Real vulnerability is saying the thing that might actually cost you something.
It’s telling your team you made a call you’re no longer confident in while the consequences are still unfolding. It’s admitting to your boss that you don’t know how to do something they assumed you could handle. It’s saying “I was wrong about this” before anyone else has pointed it out, while there’s still time for that admission to change how people see you.
That’s the stuff that makes your stomach drop. That’s the stuff you rehearse three times in your head before you say it out loud. That’s the stuff where you genuinely don’t know how the other person will react, and you say it anyway because the alternative is performing competence at the expense of the truth.
I had a client, a CEO, who demonstrated this distinction perfectly without intending to. His company was mid-pivot. The board had approved a strategy he’d championed for six months. Three months in, the data was telling him it wasn’t working. Not catastrophically, not yet, but the early signals were all pointing the wrong direction.
He had two options. Keep going and hope the numbers turned, which is what most leaders do because reversing course on your own strategy feels like admitting you don’t know what you’re doing. Or call the board, say “I championed this and I’m no longer confident it’s right,” and deal with whatever that conversation produces.

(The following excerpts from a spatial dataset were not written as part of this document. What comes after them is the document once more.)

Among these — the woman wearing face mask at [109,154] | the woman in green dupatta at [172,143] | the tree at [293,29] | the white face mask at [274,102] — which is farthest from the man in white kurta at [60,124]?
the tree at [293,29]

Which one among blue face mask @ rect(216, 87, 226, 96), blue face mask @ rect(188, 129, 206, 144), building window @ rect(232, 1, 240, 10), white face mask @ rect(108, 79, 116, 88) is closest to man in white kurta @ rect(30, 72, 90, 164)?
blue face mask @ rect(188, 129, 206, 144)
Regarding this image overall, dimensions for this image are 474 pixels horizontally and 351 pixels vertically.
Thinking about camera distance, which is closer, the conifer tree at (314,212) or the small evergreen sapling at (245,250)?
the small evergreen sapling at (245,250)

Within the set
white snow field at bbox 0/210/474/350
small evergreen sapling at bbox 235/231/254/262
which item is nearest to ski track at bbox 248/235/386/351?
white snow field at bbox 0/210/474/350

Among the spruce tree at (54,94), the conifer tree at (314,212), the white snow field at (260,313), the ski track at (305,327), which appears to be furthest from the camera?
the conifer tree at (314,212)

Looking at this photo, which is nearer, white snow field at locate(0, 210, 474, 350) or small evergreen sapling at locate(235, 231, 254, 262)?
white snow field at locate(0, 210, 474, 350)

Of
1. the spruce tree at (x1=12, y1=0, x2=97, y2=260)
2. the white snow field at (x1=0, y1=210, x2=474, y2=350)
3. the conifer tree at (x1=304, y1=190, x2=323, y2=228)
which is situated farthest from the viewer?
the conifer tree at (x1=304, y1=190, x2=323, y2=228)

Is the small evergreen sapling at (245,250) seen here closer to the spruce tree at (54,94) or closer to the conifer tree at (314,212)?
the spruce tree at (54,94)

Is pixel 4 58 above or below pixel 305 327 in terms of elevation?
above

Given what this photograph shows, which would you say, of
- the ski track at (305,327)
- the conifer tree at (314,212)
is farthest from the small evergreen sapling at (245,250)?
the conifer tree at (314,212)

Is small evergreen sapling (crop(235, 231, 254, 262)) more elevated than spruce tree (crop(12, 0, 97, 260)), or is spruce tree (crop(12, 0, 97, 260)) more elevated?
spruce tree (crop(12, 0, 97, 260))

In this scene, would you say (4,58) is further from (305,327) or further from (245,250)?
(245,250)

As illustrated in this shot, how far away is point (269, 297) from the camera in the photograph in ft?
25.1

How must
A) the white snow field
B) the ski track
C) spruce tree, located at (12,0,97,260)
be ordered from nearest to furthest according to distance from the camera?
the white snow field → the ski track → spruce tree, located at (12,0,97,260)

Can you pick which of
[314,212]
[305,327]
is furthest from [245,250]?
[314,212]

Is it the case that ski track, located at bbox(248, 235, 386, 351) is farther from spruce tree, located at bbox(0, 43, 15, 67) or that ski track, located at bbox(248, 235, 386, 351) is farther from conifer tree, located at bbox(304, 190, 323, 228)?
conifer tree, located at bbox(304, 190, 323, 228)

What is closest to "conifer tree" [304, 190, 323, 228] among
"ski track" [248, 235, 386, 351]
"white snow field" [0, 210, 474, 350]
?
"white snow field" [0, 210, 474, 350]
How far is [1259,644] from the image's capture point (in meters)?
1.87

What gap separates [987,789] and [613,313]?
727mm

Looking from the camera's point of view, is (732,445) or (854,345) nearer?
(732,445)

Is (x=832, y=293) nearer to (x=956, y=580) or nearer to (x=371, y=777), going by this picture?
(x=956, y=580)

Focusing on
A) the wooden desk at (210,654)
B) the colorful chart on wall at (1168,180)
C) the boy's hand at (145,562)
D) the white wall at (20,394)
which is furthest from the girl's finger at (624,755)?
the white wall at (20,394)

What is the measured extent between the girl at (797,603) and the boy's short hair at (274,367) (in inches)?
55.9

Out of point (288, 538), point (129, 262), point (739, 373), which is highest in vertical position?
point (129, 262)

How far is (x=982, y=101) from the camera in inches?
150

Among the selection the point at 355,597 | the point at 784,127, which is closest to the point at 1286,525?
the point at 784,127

He made the call. It was uncomfortable. The board pushed back. Some of them questioned his judgement. One of them said, almost verbatim, “This is the kind of thing that makes people nervous about leadership stability.”
He told me later that the twenty minutes before that call were the worst of his professional year. Not because he didn’t know what to say. He knew exactly what to say. He just didn’t know what it would cost him.
That’s vulnerability. Not the kind that gets you a round of sympathetic nods. The kind where the outcome is genuinely uncertain and the stakes are real.
Here’s the distinction I draw for every leader I work with. Performing vulnerability gets you sympathy. Real vulnerability gets you respect. One makes people feel closer to you emotionally. The other makes them trust you professionally. Both have value, but they are not the same thing, and confusing them is where most people get stuck.
The problem is that most people mistake the feeling of sharing for the risk of sharing. If it felt hard to say but there’s no actual downside to having said it, you didn’t take a risk. You made yourself the centre of attention for a moment and the room rewarded you for it. That’s not courage. That’s relatability, and there’s a significant difference.
I’m not saying don’t talk about impostor syndrome or mental health or personal struggles at work. Those conversations matter and the fact that they’re becoming more normalised is genuinely good. What I’m saying is don’t confuse that with the kind of vulnerability that actually builds trust in high-stakes environments. The kind where you say the true thing before you know whether the room can handle it.
The next time you’re about to “be vulnerable” at work, ask yourself one question. If this lands badly, does it cost me something real? If the answer is no, you’re not being vulnerable. You’re being relatable.
The room will still nod. They just won’t trust you any differently when it’s over.